Some intrepid entrepreneurs continue to advance mining development in the U.S., from the huge potential for copper, gold, and molybdenum in Alaska to a rare earth deposit in Round Top, Texas, and (also in Texas) the first non-China facility for refining rare earth ores. The last, a joint venture between Australian, Japanese, and U.S. firms, had a planned start date in 2021.
But in a sign of the times—and an illustration of the failure for green advocates to connect the dots to reality—when it was introduced last year, the administration’s proposal to expand domestic mining was met with partisan criticism as “shameful” and harmful to the environment. But in calling for things like stockpiling (specifically for national defense), greater access to federal lands, financial support, and expedited permitting, today’s administration is following the same proposals made serially by previous administrations, in both political parties, over many decades.
Indeed, the administration’s call to action closely resembles legislation passed into law 40 years ago, on a bipartisan basis, and signed by President Carter. That law, the National Materials and Minerals Policy, Research and Development Act of 1980, specifically called for the coequal pursuit of mineral production and environmental protection.
In order to provide the motivation and the expertise needed to reanimate domestic mining—an action that would provide benefits to all industries dependent on minerals—Congress should update the 1980 mining law. And new legislation should specifically include plans to:
- Resurrect the Bureau of Mines in order to provide an epicenter of expertise, now absent, needed to provide comprehensive, independent domain knowledge on mining technologies.
- Directly link all subsidies and mandates for green energy to policies that support the expansion of domestic mining and minerals refining.
Even without subsidies, mandates, and policies that favor green energy, the future for both America and the rest of the world will see many more wind and solar farms and many more electric cars. That will happen precisely because those technologies have matured enough to play significant roles. And given the magnitude of pent-up global demand for energy and energy-using machines and services—especially after the world struggles out of recession—it is a truth, not a slogan, that the world will need “all of the above” in energy supplies.

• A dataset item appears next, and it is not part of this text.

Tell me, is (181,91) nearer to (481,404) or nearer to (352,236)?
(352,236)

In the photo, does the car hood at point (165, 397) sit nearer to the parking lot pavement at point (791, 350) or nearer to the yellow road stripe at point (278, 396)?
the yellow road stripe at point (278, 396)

These realities, combined with the immutable reality that green machines require extraordinary quantities of energy minerals, can perhaps form a common intersection of interests that support an expansion in domestic mining. That would be, after all, of strategic and economic benefit to the United States, regardless of the debates over whether green energy is a replacement for hydrocarbons, which it is not, or a significant new and valuable energy sector, which it most assuredly is.